# Stored records:
● ● ● ● ● ● ●
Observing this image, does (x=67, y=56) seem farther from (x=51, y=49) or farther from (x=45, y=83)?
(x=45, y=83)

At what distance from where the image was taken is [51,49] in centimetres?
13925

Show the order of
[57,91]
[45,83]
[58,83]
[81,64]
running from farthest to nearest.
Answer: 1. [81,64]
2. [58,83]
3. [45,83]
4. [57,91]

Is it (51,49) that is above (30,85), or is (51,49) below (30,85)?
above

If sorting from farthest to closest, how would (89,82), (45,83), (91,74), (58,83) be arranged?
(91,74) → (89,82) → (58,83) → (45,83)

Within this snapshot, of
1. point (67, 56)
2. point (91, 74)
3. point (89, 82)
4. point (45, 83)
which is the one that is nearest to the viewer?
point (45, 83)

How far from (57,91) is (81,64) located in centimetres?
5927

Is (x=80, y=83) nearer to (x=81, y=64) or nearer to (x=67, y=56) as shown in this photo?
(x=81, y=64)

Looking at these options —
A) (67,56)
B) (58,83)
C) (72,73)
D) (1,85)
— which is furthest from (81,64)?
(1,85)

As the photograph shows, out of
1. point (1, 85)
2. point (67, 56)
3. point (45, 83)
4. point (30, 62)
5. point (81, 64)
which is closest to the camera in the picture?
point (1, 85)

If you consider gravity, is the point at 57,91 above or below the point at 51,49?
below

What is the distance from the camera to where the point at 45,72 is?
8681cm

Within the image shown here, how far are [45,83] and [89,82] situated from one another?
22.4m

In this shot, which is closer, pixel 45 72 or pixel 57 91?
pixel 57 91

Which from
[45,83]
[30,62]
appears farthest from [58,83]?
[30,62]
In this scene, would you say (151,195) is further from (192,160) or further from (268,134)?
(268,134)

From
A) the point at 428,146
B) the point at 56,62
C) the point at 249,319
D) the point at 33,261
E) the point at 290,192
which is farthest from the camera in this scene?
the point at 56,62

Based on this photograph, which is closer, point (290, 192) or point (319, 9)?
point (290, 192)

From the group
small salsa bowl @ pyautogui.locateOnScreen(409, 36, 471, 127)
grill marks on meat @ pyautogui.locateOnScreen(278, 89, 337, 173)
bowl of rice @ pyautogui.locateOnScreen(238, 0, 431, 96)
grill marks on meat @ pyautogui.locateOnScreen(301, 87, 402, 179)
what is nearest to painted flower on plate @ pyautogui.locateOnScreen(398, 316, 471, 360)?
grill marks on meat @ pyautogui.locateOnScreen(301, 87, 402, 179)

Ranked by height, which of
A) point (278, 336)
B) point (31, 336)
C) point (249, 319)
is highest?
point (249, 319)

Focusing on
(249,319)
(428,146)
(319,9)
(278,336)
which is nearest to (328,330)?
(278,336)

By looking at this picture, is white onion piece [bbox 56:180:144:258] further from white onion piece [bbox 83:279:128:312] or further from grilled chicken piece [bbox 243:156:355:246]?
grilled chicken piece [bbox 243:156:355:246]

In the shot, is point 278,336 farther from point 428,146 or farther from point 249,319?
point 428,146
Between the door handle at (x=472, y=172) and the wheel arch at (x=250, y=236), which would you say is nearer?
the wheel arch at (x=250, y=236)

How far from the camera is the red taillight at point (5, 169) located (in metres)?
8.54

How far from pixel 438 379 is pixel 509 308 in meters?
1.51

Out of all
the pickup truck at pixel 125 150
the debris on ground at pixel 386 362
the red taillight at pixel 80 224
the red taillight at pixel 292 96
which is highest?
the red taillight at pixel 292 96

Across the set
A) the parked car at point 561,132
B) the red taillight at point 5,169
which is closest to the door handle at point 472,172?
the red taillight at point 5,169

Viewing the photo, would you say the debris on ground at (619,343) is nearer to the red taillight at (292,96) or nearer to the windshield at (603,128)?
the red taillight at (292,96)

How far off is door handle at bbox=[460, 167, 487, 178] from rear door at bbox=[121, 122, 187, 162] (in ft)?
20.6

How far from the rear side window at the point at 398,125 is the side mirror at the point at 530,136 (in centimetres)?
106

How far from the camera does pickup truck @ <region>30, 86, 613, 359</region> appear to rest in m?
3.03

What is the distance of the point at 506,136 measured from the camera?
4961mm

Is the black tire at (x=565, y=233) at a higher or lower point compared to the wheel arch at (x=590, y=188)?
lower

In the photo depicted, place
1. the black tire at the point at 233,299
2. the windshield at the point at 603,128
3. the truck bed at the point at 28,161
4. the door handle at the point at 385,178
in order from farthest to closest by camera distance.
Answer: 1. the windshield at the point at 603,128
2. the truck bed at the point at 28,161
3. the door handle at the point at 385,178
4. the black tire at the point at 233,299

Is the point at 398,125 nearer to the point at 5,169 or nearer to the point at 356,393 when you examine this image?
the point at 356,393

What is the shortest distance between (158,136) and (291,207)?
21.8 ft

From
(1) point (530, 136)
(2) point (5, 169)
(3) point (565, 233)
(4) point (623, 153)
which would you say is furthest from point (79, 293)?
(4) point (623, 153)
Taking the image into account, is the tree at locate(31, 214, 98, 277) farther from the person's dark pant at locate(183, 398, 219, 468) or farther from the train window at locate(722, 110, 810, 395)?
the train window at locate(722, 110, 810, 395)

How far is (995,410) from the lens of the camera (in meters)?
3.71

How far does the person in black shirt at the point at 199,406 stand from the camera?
● ● ● ● ● ● ●
# WHAT YOU SHOULD DO:
Reproduce, word for word, everything in the records above from the line containing "How far is (995,410)" down through the final line.

# TASK OUTPUT:
How far is (995,410) from the lens of the camera (in meters)?
3.71

How far does the person in black shirt at the point at 199,406 stand from the camera?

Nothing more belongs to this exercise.